* What you have to do:
Return each entry exactly, omitting nothing.

Data for review below:

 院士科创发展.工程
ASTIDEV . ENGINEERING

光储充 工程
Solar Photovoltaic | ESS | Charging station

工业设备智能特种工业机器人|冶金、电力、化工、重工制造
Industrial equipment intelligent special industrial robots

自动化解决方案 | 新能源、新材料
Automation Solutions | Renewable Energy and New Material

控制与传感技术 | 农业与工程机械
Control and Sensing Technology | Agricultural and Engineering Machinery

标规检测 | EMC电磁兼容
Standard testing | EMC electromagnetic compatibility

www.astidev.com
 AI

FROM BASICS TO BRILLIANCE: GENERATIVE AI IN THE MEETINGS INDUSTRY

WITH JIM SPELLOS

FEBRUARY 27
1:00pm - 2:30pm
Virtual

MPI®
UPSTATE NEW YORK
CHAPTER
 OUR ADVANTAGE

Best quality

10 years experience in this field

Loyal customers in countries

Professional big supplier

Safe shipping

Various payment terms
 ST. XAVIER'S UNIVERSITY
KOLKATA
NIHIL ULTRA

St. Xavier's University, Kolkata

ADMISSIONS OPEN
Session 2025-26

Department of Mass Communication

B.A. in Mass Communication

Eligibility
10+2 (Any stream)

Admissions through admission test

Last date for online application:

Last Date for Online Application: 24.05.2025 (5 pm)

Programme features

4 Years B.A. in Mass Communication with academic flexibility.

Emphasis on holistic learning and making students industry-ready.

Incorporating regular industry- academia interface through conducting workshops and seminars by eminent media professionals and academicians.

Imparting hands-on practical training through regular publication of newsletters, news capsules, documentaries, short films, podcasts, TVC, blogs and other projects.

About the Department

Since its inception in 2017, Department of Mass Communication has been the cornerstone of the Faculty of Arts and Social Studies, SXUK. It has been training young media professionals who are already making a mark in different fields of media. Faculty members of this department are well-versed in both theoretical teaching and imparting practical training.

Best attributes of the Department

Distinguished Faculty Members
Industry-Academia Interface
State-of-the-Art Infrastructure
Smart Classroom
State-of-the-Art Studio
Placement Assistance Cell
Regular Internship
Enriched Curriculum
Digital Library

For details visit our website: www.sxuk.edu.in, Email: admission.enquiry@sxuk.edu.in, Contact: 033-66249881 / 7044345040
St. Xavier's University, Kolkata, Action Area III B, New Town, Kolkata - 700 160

End of Data for review.

* Written solution:
 院士科创发展.工程
ASTIDEV . ENGINEERING

光储充 工程
Solar Photovoltaic | ESS | Charging station

工业设备智能特种工业机器人|冶金、电力、化工、重工制造
Industrial equipment intelligent special industrial robots

自动化解决方案 | 新能源、新材料
Automation Solutions | Renewable Energy and New Material

控制与传感技术 | 农业与工程机械
Control and Sensing Technology | Agricultural and Engineering Machinery

标规检测 | EMC电磁兼容
Standard testing | EMC electromagnetic compatibility

www.astidev.com
 AI

FROM BASICS TO BRILLIANCE: GENERATIVE AI IN THE MEETINGS INDUSTRY

WITH JIM SPELLOS

FEBRUARY 27
1:00pm - 2:30pm
Virtual

MPI®
UPSTATE NEW YORK
CHAPTER
 OUR ADVANTAGE

Best quality

10 years experience in this field

Loyal customers in countries

Professional big supplier

Safe shipping

Various payment terms
 ST. XAVIER'S UNIVERSITY
KOLKATA
NIHIL ULTRA

St. Xavier's University, Kolkata

ADMISSIONS OPEN
Session 2025-26

Department of Mass Communication

B.A. in Mass Communication

Eligibility
10+2 (Any stream)

Admissions through admission test

Last date for online application:

Last Date for Online Application: 24.05.2025 (5 pm)

Programme features

4 Years B.A. in Mass Communication with academic flexibility.

Emphasis on holistic learning and making students industry-ready.

Incorporating regular industry- academia interface through conducting workshops and seminars by eminent media professionals and academicians.

Imparting hands-on practical training through regular publication of newsletters, news capsules, documentaries, short films, podcasts, TVC, blogs and other projects.

About the Department

Since its inception in 2017, Department of Mass Communication has been the cornerstone of the Faculty of Arts and Social Studies, SXUK. It has been training young media professionals who are already making a mark in different fields of media. Faculty members of this department are well-versed in both theoretical teaching and imparting practical training.

Best attributes of the Department

Distinguished Faculty Members
Industry-Academia Interface
State-of-the-Art Infrastructure
Smart Classroom
State-of-the-Art Studio
Placement Assistance Cell
Regular Internship
Enriched Curriculum
Digital Library

For details visit our website: www.sxuk.edu.in, Email: admission.enquiry@sxuk.edu.in, Contact: 033-66249881 / 7044345040
St. Xavier's University, Kolkata, Action Area III B, New Town, Kolkata - 700 160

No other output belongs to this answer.